4.3.3.4.2. Reversible Isothermal Expansion#

Compute the \(\Delta U\), \(q\), and \(w\) for \(n\) moles of an ideal gas when it expands from \(V_1\) to \(V_2\) reversibly and isothermally.

We start by writing out and and all expressions we have for \(\Delta U\), \(q\), and \(w\).

\(\Delta U_{sys} = q + w\)

\(\Delta U_{sys} = U_{sys}^{final} - U_{sys}^{initial}\)

\(U_{sys} = \frac{3}{2}nRT\)

\(w = -\int P_{ext}dV\)

From these equations, we can compute all three! Start with \(\Delta U\):

\(\Delta U = U_{sys}^{final} - U_{sys}^{initial} = \frac{3}{2}nRT^{final} - \frac{3}{2}nRT^{initial} = 0\)

The change in internal energy is zero for an ideal gas undergoing an isothermal process. We now rearrange to see:

\(\Delta U_{sys} = q + w = 0\)

\(\Rightarrow q = -w\)

Now to solve for \(w\):

\(w = -\int P_{ext}dV\)

Because this processes is done reversibly, we know that the pressure of the system is equal to that of the surroundings at every point along the path. Thus, \(P_{ext}=P_{sys}\) and we can plug in the ideal gas law for \(P_{ext}\):

\(w = -\int \frac{nRT}{V}dV\)

Notice \(nRT\) are all constants for an isothermal process so

\(w = -nRT\int \frac{1}{V}dV = -nRT\ln\left(\frac{V_f}{V_i}\right)=nRT\ln\left(\frac{V_i}{V_f}\right)\)

Plug back in for \(q\):

\(q = -w = nRT\ln\left(\frac{V_f}{V_i}\right)\)

4.3.3.4.3. Expansion against Constant External Pressure#

Compute \(w\) for \(n\) moles of an ideal gas when it expands from \(V_1\) to \(V_2\) against a constant external pressure, \(P_{ext}\).
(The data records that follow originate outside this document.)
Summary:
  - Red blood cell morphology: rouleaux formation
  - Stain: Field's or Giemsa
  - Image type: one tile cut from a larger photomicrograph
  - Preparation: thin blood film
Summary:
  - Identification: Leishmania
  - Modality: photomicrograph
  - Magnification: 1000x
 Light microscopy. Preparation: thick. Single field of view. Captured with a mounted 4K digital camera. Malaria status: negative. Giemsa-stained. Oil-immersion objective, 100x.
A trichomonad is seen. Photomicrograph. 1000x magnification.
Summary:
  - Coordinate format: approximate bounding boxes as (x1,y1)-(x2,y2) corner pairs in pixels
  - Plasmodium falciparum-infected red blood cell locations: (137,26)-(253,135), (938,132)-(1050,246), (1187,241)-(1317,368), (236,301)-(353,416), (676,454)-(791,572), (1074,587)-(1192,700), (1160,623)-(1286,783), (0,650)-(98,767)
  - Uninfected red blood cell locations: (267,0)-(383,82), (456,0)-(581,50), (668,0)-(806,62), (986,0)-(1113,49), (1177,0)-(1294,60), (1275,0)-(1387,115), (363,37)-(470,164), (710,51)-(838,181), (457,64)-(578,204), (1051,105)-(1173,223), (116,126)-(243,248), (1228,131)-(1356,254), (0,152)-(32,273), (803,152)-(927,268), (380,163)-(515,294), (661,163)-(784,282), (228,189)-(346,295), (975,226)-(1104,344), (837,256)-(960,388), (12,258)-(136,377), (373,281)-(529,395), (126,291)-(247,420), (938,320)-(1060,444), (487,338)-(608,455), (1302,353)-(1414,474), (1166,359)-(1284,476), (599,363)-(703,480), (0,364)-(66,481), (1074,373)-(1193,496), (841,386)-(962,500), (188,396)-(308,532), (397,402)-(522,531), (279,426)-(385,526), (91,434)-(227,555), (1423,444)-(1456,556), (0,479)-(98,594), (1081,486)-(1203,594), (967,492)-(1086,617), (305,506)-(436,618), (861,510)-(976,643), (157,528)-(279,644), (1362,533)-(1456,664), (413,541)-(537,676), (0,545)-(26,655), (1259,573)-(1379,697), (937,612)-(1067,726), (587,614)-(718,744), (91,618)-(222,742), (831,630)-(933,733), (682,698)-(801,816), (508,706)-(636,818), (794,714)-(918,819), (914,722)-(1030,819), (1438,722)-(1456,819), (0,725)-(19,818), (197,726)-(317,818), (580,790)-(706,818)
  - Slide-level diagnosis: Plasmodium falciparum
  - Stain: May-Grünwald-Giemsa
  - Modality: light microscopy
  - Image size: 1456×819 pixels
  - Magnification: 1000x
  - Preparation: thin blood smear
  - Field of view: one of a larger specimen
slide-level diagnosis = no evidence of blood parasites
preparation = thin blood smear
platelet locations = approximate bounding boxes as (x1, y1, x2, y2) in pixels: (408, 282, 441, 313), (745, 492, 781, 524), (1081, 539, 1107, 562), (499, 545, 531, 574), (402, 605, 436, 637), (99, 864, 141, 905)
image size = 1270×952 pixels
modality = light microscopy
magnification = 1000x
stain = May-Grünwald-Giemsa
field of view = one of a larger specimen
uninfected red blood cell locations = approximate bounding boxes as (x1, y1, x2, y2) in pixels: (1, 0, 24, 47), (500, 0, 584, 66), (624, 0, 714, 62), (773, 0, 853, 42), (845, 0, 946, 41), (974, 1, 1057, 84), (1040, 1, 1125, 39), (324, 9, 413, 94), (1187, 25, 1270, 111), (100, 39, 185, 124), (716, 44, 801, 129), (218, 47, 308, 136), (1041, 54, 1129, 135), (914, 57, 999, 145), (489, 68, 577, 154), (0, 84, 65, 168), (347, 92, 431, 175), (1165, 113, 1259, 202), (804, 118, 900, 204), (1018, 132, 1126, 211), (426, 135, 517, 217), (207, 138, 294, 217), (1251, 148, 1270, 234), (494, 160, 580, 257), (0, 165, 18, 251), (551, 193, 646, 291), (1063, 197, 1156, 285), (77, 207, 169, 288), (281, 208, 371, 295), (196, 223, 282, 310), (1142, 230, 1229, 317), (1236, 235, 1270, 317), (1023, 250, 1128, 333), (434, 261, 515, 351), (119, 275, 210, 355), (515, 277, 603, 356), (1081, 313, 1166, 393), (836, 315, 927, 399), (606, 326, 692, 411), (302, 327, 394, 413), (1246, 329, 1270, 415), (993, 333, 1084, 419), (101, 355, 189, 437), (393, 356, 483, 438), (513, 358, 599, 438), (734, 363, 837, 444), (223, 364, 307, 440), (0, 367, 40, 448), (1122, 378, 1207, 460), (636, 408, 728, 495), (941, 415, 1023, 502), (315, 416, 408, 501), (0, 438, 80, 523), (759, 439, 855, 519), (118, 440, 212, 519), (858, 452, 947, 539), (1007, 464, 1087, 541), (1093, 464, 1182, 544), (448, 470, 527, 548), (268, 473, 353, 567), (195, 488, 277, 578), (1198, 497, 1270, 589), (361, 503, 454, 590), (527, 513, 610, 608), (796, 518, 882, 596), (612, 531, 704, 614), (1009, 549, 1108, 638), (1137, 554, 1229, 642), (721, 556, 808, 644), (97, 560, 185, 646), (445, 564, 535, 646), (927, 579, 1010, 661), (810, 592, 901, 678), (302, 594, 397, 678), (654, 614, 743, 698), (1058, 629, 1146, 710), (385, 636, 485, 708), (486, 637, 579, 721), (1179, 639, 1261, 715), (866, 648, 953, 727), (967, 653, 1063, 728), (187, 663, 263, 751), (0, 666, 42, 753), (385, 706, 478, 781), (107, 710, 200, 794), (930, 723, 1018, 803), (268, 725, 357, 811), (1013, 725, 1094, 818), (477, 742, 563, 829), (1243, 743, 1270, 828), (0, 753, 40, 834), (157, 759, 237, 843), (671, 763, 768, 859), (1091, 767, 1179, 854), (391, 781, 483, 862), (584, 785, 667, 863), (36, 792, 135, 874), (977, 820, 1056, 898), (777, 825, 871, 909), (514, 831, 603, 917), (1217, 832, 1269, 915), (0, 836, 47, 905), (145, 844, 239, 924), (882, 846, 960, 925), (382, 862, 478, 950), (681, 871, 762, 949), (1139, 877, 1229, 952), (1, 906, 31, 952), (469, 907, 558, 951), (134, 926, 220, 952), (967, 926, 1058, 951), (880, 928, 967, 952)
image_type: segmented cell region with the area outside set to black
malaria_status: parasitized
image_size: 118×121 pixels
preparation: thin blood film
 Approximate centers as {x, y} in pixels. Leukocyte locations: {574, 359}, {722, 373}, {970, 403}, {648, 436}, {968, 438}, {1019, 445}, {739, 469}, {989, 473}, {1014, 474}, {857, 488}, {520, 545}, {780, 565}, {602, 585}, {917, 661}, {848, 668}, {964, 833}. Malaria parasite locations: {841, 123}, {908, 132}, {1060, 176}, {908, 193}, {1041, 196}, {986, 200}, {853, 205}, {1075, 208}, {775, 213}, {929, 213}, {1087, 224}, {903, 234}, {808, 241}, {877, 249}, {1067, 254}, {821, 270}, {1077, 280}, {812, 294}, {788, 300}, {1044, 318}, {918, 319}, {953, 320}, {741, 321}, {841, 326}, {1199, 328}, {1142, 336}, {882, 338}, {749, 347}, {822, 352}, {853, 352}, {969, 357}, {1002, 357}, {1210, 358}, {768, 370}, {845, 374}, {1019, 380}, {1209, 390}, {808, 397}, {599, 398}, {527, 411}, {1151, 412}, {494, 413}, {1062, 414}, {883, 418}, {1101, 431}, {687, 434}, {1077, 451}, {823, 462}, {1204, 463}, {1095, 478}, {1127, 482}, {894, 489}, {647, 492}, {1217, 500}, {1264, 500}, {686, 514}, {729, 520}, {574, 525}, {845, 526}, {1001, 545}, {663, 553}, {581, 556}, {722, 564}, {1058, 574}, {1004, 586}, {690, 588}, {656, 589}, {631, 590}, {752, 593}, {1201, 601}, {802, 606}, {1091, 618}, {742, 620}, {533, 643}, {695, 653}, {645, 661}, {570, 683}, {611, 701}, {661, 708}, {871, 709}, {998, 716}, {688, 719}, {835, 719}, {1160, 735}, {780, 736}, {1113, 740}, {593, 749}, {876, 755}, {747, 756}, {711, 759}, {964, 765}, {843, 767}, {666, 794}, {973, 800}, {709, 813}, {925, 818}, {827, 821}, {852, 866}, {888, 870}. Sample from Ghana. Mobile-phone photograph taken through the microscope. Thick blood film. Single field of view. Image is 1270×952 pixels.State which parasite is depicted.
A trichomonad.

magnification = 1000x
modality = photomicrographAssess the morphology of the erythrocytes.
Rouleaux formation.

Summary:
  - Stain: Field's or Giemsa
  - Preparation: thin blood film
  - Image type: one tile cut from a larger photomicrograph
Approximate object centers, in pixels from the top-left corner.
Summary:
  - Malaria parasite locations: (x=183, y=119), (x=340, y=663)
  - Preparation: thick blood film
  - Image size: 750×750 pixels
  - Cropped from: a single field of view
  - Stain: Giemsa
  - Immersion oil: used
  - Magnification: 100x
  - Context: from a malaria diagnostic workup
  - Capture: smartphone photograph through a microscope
Notice that we are only computing \(w\) here. So we start with

\(w = -\int P_{ext} dV\).

Since \(P_{ext}\) is constant, we can take it out of the integral and simply get:

\(w = -P_{ext}\int dV = -P_{ext}\Delta V\).

Finally, we recognize that the final pressure of the system must be equal to that of the surroundings and thus \(P_{ext} = P_2\), or

\(w = -P_{ext}\Delta V = -P_2\Delta V = \frac{-nRT_2}{V_2}\Delta V\).